Comment by janalsncm 2 days ago

4 replies

The null hypothesis is more compute or bigger network = better results. Conv operations make sense on images because the data is naturally 2 dimensional, so applying an operation across a sliding window makes sense.

Skimming the paper, I don’t see them testing against e.g. a normal decoder with an extra layer or something.

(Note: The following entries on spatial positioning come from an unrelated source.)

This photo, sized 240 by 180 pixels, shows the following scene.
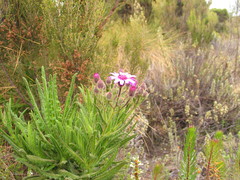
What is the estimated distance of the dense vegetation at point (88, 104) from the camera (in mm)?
1211

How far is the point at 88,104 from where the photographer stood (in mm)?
1391

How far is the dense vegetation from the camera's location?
1.21 meters

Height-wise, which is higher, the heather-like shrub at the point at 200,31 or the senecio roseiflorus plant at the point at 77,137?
the heather-like shrub at the point at 200,31

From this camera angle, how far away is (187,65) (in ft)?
14.1

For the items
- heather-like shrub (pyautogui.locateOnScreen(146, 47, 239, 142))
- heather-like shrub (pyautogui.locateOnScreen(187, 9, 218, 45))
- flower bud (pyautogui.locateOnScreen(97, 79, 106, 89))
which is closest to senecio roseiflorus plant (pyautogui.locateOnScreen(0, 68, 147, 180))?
flower bud (pyautogui.locateOnScreen(97, 79, 106, 89))

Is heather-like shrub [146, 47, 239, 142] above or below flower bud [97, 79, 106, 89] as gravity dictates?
below

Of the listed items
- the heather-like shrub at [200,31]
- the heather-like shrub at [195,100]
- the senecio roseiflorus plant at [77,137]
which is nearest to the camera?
the senecio roseiflorus plant at [77,137]

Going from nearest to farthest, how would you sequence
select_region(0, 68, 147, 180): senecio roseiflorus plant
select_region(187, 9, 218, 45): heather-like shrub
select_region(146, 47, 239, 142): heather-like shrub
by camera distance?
select_region(0, 68, 147, 180): senecio roseiflorus plant, select_region(146, 47, 239, 142): heather-like shrub, select_region(187, 9, 218, 45): heather-like shrub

I don’t see the same logic applying on an embedding, where the individual indexes matter. Adjacent indexes in an embedding have no relationship, unlike adjacent pixels in an image.

pizza 2 days ago

They do have a weak relationship, in that earlier index tokens were encountered earlier during the formation of the vocabulary, so they are similar in typicality

  • janalsncm 2 days ago

    No, if you check the diagram (page 2) these are literally indexes into the KV vectors, not positional indexes in the text. If it was the text I would agree with you.

    • pizza 18 hours ago

      Oh, I thought you were talking about unorderedness in embedding indices in a general context, to which I was responding to the specific case of vocab embedding indices having a correlation - my apologies

jwilber 2 days ago

Convolutions are used in many non-image applications, including language (eg dilated convolutions have been popular for some time) and 1D cases. The paper I linked references the hyena operator, which is literally a convolution replacement for attention (though it’s often used in hybrid architectures like the one I linked).